■ **DIRECTIONS**:
From the entries below, transcribe exactly the lines between the line holding "beautiful african american" and the line holding "Woman cycling down", inclusive; skip all other lines.

■ **SOURCE RECORDS**:
--------------------------------------------------
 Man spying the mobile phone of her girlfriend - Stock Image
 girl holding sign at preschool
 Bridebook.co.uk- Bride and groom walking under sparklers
--------------------------------------------------
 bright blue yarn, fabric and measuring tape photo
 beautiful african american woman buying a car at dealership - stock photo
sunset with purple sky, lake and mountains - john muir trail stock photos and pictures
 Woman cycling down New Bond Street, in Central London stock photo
--------------------------------------------------
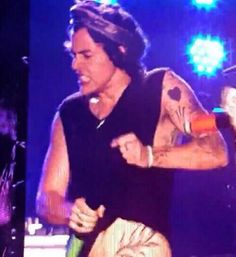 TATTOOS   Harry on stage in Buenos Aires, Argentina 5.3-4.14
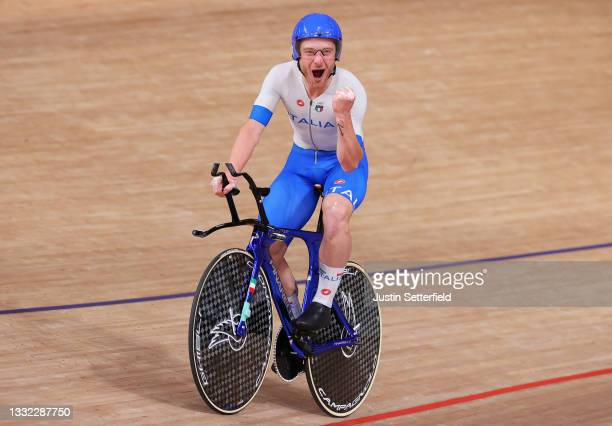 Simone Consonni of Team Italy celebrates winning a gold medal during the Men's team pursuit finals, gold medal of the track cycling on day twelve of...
--------------------------------------------------
■ **RESPONSE FOR THIS EXERCISE**:
 beautiful african american woman buying a car at dealership - stock photo
sunset with purple sky, lake and mountains - john muir trail stock photos and pictures
 Woman cycling down New Bond Street, in Central London stock photo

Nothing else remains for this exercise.